20 thoughts on “Review: Laura by Vera Caspary

  1. And who can forget Otto Preminger’s movie with Gene Tierney and a very young Vincent Price.

    I wasn’t aware of the book though and am excited to read it.

    Liked by 1 person

    1. Yes, I love Tierney in that role. One small warning is that something tells me that those who first saw the film and fell in love with it may not look so favourably at this novel, and vice versa. I happened to love the book first, so, naturally, I find all sorts of things that are “wrong” with the film, but the biggest one for me – after reading the novel – would always be the cast of Clifton Webb as Lydecker!

      Like

  2. “…can Laura’s character shed light on the mysteries of her life and death…”?

    Makes me think of the millions of young women for whom a similar aspiration did NOT result in death.

    Sometimes it seems ‘blame the victim’ time – when we know no one deserves to be murdered.

    I think I saw the movie – but it didn’t stick enough for me to remember what happened.

    Liked by 1 person

    1. You are right, but a hint here is that this novella is also written by an independent “career” woman and some of Caspary’s other books were praised for their “feminist achievements”, so perhaps only some things in the story did not age well, especially considering some secondary characters.

      Liked by 1 person

      1. I’m leaning more and more toward the FACT that the more complex the written work, the more of the author we get – because it can’t be hidden.

        Fiction is for pushing boundaries, I know. And real women get murdered all the time, for many reasons, so it is proper fodder for fiction. I wasn’t objecting to any of it, just wondering out loud.

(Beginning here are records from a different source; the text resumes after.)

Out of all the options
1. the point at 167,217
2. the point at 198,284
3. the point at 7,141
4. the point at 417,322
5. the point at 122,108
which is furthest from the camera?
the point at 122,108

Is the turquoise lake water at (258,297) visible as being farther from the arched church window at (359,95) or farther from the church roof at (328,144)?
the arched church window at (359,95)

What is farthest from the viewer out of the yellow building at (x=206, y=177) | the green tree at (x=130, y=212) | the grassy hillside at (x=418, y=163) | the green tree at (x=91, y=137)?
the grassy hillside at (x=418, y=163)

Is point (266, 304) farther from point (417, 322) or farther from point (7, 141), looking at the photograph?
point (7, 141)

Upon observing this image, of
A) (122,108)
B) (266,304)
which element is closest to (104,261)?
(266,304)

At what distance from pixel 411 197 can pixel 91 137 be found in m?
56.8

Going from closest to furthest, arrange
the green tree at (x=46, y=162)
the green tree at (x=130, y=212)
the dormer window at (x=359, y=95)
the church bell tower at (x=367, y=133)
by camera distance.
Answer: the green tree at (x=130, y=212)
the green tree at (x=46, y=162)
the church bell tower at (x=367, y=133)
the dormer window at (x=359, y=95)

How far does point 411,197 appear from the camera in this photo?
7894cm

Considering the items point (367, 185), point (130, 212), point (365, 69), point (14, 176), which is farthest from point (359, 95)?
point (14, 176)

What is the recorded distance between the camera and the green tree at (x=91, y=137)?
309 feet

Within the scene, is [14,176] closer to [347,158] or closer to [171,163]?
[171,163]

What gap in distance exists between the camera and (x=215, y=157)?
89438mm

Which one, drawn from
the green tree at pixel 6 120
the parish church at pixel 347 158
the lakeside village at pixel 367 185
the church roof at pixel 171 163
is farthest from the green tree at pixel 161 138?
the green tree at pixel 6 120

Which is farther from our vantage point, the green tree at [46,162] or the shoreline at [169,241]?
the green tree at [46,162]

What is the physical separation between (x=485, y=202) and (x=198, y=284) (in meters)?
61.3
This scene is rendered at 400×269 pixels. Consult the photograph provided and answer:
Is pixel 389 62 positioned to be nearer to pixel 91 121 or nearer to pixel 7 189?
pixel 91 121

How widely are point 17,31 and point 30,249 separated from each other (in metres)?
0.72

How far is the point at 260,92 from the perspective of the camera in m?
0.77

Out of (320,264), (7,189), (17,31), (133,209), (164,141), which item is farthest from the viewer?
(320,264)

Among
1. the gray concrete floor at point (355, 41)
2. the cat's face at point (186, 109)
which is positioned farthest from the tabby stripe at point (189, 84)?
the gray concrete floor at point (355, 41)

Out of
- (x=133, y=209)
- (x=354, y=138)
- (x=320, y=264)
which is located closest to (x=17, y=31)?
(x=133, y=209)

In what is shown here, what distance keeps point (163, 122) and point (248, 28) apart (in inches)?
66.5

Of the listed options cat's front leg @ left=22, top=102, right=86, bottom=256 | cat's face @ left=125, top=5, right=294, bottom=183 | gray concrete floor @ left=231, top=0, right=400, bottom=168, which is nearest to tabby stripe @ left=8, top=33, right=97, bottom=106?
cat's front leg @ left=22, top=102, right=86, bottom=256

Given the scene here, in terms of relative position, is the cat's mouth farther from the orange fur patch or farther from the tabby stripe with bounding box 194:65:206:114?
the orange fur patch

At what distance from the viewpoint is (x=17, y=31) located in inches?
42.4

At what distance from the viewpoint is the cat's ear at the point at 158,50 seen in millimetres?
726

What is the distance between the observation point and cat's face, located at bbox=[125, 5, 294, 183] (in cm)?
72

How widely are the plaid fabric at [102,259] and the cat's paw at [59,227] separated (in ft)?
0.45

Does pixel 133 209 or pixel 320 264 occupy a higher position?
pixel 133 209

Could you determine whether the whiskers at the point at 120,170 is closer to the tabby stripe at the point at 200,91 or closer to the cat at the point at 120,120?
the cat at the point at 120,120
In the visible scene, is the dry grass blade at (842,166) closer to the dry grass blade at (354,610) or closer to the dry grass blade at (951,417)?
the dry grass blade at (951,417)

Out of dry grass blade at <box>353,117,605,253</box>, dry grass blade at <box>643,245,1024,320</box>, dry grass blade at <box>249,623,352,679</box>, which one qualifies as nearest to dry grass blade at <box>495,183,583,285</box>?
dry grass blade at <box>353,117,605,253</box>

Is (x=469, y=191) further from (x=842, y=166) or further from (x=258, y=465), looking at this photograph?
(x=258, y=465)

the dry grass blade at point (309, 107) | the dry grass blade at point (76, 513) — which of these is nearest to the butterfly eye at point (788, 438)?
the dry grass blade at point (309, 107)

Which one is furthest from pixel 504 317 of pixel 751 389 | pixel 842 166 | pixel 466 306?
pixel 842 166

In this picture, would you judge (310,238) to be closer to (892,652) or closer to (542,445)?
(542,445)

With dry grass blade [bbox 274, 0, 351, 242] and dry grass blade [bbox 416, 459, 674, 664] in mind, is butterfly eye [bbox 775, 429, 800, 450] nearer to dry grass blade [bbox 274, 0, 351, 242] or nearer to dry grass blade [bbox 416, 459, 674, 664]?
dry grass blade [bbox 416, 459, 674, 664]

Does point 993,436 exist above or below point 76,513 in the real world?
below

        As a writer, I have to keep an eye on these things. It’s good for self-awareness and reflection – and more fiction.

        Liked by 1 person

  3. I haven’t seen the film and your review has convinced me to add the book to my TBR wishlist. It sounds fascinating and it also sounds as though Caspary has caught the atmosphere of NYC well. The Manhattan morning fog and the ‘battles of wits’ over meals, make me quite nostalgic for my former home town.

    Liked by 1 person

  4. I’ve often wondered about this book, but hadn’t realised it was a novella, which makes it even more appealing. Love the film, and saw it again only recently. Mesmerising, and I can imagine that the novella must be too.

    Liked by 1 person

    1. Yes, my point was to bring attention to this book. Knowing how popular and well-known the film still is, I think the book is very under-read and even “forgotten”. I thought it was nuanced and have subtleties which the film could not possibly convey. That is what I often find in films based on books – they exaggerate and “overblow” characters and story events for a (visual) dramatic effect, whereas the novel is “freer” in that regard because our imagination is richer and we can set our own pace to a story, meaning we can savour each dialogue or description without any rush.

      Like

      1. The novel is usually best I think … which is not to say films can’t be great. Sometimes it’s best to read the book OR see the film but not do both? They are different forms, after all, so a film is never, really, going to capture the novel. My feeling is that whenever I’ve liked a film better it’s because the novel had flaws.